Ben Fine (2009: 2) echoes the above observations when he notes that social policy has been flawed by ‘over-generalising across ideal types which are insufficiently sensitive both in method and empirically to the differences in context and content of different social policies within and between both countries and programmes’. It is this ‘thinness’ (Mackintosh and Tibandebage, 2005: 144) of the literature on social policy on the one hand and of land reform on the other, which this research intends to address by focusing on contextually relevant social policy elements like land reform in Zimbabwe.
Furthermore, some of the available literature consists of attempts to find ad hoc solutions to the social consequences of both economic decline and economic policy (Mkandawire, 2001). Subsequently, social policy is reduced to social assistance or social safety nets, (Holzman and Kozel, 2007) resulting in literature focusing more on ex post interventions not ex ante social policy tools(Adesina 2011). This ‘mono tasking’ (Mkandawire, 2005: 6) of social policy has reduced it to social protection as promulgated by scholars like Koehler (2011), and Sabates- Wheeler and Devereaux (2004). The proposed study intends to use the transformative social policy conceptual framework in appreciating the multiple tasks or functions of social policy, not only as a mechanism to be used on the vulnerable in society (Adesina, 2011) but as a conduit for development in its holistic sense.

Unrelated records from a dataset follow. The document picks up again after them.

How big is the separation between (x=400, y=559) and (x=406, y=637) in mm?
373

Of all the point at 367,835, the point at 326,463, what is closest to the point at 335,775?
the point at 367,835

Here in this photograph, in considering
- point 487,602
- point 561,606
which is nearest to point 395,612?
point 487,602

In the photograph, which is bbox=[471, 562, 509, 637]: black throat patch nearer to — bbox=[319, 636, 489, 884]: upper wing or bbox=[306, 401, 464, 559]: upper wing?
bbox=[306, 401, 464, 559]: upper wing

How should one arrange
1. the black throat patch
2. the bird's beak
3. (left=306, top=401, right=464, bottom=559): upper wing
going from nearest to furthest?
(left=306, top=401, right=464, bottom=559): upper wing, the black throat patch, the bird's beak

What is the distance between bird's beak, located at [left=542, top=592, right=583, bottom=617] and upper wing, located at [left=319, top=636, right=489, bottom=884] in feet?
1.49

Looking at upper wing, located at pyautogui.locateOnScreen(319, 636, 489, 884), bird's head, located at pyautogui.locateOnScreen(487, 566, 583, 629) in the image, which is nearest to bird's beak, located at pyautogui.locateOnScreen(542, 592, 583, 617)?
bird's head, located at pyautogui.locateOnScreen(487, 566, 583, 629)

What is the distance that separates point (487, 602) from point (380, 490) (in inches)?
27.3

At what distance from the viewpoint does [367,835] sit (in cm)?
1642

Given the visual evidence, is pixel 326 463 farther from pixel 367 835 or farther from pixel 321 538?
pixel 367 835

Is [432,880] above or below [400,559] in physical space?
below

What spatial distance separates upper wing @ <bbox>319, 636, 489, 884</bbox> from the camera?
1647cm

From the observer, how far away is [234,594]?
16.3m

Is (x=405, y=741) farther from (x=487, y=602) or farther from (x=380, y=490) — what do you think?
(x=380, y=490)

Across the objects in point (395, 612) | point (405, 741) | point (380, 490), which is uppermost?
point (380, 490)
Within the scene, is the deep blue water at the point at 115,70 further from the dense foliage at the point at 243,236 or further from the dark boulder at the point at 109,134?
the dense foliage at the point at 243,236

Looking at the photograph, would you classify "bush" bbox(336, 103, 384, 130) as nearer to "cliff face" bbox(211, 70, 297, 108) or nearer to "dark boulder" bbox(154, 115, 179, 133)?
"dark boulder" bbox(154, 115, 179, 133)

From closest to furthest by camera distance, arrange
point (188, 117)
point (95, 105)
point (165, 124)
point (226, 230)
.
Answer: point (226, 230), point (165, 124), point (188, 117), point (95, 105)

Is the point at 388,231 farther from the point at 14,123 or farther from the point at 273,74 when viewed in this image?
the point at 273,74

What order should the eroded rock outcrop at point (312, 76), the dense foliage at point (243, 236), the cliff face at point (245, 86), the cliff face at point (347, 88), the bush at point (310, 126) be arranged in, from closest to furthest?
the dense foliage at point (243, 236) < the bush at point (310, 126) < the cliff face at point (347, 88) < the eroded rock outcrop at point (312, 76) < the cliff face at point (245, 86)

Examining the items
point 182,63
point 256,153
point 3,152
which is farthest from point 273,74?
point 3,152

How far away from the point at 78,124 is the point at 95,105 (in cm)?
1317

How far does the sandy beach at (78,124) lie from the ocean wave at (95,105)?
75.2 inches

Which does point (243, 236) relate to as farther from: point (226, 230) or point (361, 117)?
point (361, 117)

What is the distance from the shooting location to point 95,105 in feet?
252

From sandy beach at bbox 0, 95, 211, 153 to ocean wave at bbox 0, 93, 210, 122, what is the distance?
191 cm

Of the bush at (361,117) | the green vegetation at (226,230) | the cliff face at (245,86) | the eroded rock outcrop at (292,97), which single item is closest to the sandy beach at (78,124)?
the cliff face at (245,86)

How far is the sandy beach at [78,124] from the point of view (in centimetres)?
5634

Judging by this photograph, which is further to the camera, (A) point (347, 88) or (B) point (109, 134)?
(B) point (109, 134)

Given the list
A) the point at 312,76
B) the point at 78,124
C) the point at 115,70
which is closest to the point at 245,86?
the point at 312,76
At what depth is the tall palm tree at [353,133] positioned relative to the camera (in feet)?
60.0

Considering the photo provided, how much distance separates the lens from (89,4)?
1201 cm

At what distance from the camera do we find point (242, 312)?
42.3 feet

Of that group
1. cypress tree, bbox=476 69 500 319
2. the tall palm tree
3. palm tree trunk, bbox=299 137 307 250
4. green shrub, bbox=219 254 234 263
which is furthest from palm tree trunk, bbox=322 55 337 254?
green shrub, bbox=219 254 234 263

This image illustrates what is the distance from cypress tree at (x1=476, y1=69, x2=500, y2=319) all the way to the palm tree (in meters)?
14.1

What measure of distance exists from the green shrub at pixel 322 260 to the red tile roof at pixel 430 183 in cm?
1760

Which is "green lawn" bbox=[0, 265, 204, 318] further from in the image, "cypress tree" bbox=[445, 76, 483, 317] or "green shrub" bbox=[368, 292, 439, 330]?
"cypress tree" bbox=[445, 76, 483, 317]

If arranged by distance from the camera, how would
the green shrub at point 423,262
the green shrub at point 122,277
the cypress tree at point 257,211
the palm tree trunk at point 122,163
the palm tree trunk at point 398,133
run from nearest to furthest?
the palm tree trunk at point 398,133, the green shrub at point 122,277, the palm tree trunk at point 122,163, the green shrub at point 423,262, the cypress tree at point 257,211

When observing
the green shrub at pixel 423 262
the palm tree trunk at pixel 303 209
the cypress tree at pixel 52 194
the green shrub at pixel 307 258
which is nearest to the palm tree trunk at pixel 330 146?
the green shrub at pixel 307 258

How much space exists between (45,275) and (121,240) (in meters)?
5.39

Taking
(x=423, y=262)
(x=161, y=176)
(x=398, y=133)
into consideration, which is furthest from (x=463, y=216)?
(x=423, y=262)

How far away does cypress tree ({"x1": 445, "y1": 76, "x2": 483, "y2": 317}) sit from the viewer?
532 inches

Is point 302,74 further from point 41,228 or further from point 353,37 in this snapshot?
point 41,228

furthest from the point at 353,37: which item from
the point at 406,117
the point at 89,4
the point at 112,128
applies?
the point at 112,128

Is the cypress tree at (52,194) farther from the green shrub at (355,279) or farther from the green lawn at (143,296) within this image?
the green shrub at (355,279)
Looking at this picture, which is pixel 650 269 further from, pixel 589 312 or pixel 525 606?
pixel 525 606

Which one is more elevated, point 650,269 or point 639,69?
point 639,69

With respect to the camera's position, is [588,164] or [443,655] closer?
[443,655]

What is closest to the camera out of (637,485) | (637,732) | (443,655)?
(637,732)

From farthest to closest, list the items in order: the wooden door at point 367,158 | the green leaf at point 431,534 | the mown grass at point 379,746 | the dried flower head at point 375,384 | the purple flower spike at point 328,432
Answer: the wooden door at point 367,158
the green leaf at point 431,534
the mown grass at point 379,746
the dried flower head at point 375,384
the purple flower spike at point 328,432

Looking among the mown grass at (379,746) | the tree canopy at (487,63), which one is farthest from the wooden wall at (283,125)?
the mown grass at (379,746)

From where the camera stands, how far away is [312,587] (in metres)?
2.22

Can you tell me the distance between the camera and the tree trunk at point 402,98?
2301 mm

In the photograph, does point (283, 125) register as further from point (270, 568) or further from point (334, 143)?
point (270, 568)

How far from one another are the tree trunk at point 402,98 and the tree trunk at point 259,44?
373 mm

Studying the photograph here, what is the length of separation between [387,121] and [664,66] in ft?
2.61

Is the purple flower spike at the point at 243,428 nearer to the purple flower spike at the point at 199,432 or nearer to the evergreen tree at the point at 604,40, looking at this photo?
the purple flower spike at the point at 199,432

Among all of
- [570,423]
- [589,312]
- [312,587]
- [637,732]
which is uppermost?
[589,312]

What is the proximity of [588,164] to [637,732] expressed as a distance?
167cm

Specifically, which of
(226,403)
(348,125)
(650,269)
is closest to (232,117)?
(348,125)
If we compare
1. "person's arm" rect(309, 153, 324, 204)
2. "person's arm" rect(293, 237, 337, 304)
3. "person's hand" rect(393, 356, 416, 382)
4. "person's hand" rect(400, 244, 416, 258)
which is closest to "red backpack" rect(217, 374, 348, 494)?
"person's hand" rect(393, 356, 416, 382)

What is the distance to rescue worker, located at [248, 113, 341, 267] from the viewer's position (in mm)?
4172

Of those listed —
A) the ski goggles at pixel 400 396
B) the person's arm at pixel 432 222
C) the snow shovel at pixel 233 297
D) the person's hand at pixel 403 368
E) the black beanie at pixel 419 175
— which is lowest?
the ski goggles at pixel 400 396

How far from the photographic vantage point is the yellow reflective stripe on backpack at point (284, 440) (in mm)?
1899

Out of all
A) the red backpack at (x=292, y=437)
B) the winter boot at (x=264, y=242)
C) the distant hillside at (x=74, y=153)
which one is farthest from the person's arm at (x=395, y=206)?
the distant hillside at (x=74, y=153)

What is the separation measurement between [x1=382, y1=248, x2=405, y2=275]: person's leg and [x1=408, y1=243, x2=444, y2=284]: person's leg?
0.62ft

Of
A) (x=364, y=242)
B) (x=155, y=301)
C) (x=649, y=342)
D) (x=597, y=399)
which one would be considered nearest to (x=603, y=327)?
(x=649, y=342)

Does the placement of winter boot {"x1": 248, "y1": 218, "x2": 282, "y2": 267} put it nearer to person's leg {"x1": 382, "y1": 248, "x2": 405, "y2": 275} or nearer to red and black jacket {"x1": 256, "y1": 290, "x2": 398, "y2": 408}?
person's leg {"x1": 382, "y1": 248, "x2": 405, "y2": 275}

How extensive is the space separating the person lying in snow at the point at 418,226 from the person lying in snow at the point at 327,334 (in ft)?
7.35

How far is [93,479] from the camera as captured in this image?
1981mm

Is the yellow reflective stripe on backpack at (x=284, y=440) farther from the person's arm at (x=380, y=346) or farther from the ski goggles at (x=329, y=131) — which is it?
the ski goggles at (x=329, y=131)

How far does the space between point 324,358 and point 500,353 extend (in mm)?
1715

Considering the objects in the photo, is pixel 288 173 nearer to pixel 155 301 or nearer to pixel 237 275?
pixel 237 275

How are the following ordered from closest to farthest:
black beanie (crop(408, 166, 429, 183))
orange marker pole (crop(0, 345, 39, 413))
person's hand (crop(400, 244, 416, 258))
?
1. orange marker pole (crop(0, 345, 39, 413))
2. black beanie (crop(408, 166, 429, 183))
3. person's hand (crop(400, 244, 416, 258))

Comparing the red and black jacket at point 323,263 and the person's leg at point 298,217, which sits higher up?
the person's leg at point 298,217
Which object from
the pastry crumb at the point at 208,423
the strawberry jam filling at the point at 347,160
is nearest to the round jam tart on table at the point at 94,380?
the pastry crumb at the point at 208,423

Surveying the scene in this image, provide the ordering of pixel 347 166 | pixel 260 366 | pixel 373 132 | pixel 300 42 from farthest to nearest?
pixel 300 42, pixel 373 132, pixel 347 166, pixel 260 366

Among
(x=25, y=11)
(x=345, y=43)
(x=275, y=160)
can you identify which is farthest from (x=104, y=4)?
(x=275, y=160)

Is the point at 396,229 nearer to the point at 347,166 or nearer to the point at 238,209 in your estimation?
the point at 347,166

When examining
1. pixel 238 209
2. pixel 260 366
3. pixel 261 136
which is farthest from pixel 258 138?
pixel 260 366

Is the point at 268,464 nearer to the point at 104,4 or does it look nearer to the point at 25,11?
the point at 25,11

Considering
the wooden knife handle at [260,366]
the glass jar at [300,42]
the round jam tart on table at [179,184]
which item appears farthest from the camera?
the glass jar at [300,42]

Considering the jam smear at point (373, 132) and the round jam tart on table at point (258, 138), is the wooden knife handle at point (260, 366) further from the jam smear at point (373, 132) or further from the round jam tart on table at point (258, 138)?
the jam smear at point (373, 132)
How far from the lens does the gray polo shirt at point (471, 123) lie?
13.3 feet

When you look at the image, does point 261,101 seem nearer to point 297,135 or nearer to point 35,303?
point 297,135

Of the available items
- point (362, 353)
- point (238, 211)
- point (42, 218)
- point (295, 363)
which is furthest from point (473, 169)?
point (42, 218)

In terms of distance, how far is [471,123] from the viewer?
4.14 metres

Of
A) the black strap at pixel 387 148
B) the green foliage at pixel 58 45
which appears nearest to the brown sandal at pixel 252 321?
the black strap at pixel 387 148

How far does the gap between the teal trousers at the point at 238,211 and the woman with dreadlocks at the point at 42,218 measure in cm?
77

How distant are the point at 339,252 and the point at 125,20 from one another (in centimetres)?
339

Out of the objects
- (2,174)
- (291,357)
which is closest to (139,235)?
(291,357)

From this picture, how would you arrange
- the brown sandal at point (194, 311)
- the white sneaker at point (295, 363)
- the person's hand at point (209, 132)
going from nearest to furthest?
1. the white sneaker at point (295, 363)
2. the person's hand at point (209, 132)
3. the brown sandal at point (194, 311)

As has been noted earlier, there has been a lot of literature that has been generated on land reform. Unfortunately, most of this literature has been produced using neopatrimonial narratives which reduce African politics and the state to endemic ‘corruption’, ‘patronage’, and ‘tribalism’ (see de Grassi, 2008; Olukoshi, 2011; Mustapha, 2002; Mkandawire, 2012), while overstating the virtues of neoliberal good governance (Richardson, 2005; Campbell, 2008; Bond, 2008). In this narrative, empirical researchers on land reform in Zimbabwe who found contrary evidence to the dominant narrative were labelled as partisan to the ruling party Zimbabwe African National Union Patriotic Front (ZANU PF) (Cliffe et al., 2011; see also Hungwe, 2011; Chiweshe, 2012). Moyo (2012) argued that such literature suffer from ‘conceptual malaise’ and empirical deficiencies (Moyo et al., 2012:18). Most literature on the FTLRP in Zimbabwe took a Manichean perspective where it gave attention to political party
struggles that were ensuing during the land reform without focusing much on the social struggles of the time. The available literature (Scarnecchia et al., 2008; Marongwe, 2011; Zamchiya, 2011; Dekker and Kinsey, 2011; Cliffe et al., 2011) also took a rights and governance approach building on this Manichean perspective to vilify land reform in Zimbabwe. There have been attempts however of producing empirical literature and these attempts have been primarily led by the African Institute for Agrarian Studies (AIAS) led by Moyo (2001, 2005, 2011, 2012). Scoones et al (2010); Matondi (2012); Hanlon et al (2013) have also demonstrated many of the positive outcomes of the land reform process.